No, there is no "clean coal" -- a term used to describe a future technology that would capture carbon dioxide emissions (but do nothing to stop the destruction at coal mines). The Dirty Lie campaign has done an admirable job counteracting the coal industry's propaganda on that subject, and The Daily Green recently honored the campaign's spokeswoman, Gloria Reuben with a Heart of Green Award.
So it's a bad bet, when you consider the pervasive -- and expensive -- problems that result. It's a bad bet when you consider that the Obama Environmental Protection Agency, and soon Congress, are likely to pass the nation's first-ever regulations on carbon dioxide and other greenhouse gases. Just as offshore oil drilling is a bad bet, coal mining is a bad bet.
Helping coal be extracted cheaply at the expense of the environment is exactly the wrong signal for government to send to the market. For decades, coal and other fossil fuels have been burned cheaply, fueling our wealth and prosperity -- but leaving us with an ecological debt that is proving expensive. Like the financial crisis, we have mortgaged our environment, and now we have to pay to stay in our home (Earth).
President Obama is making better bets than Bush did.
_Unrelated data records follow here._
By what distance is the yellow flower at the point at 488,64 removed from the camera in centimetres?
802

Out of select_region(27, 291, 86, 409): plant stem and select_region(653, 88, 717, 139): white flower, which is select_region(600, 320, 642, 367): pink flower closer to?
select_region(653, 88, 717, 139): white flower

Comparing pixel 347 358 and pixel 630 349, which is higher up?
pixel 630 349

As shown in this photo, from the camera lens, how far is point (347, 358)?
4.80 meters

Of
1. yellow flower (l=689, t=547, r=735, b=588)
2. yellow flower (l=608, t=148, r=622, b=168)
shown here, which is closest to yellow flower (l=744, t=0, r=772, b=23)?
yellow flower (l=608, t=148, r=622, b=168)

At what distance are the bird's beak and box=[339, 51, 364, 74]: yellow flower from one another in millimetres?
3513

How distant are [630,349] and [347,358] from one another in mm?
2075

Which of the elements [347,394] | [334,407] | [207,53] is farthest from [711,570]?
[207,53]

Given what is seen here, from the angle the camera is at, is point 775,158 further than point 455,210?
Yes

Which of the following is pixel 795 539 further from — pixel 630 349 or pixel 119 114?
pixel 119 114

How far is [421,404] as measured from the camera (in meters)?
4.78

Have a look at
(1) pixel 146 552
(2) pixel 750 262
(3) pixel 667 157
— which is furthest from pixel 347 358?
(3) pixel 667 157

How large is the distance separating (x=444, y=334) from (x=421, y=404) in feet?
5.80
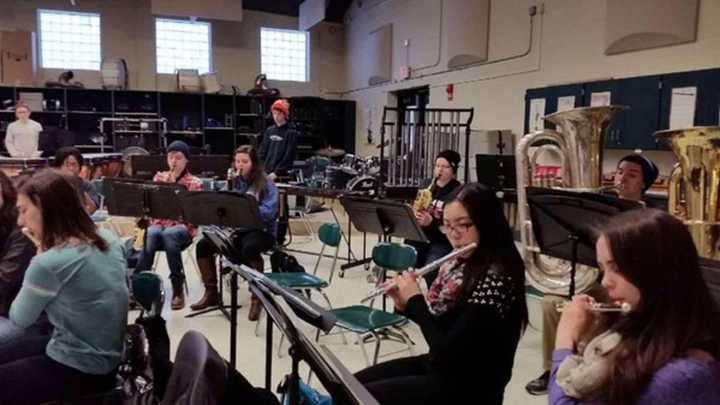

He's not betting on coal or oil, however safe they might seem in the short term. He's betting on renewable energy and a far more energy efficient America. And in his speech on science policy yesterday he bet on scientific and engineering ingenuity. He bet that our best and brightest minds, if supported by government money -- yes, it takes tax dollars, just like fossil fuel subsidies took tax dollars in decades past -- can get the job done.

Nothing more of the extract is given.